==== Trecho do texto ====
Elon Musk pode filtrar tweets ofensivos para anunciantes. Por que não para os usuários?

Elon Musk filtrar tweets ofensivos para anunciantes, mas não para usuários?

No mundo da publicidade, conquistar a confiança das pessoas em relação à sua marca é tudo – um processo árduo de se importar com cada contexto em que ela aparece. No mundo da publicidade de Elon Musk, você ganha desconto se não se importar que sua marca se associe às postagens mais repugnantes imagináveis.

Pelo menos é assim que Musk apresentou sua última tentativa de chamar a atenção de Madison Avenue. Enfrentando uma queda de 59% na receita de publicidade desde que assumiu o Twitter, não ajudada pelo inexplicável reposicionamento do mês passado para “X”, a empresa agora oferecerá “configurações de sensibilidade” para os compradores de anúncios.

Nos seus níveis de preço mais altos, as marcas com “limites de sensibilidade” poderão “reduzir” ou “limitar” as chances de seus anúncios aparecerem ao lado de vários tipos de conteúdo, incluindo “discurso de ódio direcionado”.
==== Dados fornecidos ====
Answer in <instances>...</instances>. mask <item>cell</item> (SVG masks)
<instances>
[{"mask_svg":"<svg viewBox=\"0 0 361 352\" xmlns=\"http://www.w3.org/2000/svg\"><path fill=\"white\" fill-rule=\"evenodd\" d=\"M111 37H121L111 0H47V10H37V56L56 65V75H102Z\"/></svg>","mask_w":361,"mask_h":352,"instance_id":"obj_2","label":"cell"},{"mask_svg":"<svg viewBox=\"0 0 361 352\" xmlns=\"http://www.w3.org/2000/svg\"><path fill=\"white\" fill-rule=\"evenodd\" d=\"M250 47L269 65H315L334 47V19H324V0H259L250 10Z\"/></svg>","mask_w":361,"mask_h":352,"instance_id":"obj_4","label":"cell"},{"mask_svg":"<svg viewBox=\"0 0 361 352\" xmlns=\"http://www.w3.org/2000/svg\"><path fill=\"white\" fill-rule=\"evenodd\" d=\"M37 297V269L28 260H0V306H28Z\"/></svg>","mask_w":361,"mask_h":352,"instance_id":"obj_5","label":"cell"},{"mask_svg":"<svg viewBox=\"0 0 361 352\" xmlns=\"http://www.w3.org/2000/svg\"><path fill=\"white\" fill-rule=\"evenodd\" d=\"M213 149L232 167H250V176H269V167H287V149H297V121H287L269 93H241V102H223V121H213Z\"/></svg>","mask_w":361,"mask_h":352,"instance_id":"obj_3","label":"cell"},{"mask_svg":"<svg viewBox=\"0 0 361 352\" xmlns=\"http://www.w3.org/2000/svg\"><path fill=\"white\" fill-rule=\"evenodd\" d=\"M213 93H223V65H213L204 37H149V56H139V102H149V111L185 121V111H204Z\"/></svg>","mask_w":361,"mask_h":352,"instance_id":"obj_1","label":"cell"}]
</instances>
====
- _Instrução_
No texto sobre Musk e os anunciantes, reescreva a passagem de "No mundo da publicidade, conquistar" a "compradores de anúncios.", trocando "publicidade" por "propaganda". Os dados não são necessários.

- _Resultado_
No mundo da propaganda, conquistar a confiança das pessoas em relação à sua marca é tudo – um processo árduo de se importar com cada contexto em que ela aparece. No mundo da propaganda de Elon Musk, você ganha desconto se não se importar que sua marca se associe às postagens mais repugnantes imagináveis.

Pelo menos é assim que Musk apresentou sua última tentativa de chamar a atenção de Madison Avenue. Enfrentando uma queda de 59% na receita de propaganda desde que assumiu o Twitter, não ajudada pelo inexplicável reposicionamento do mês passado para “X”, a empresa agora oferecerá “configurações de sensibilidade” para os compradores de anúncios.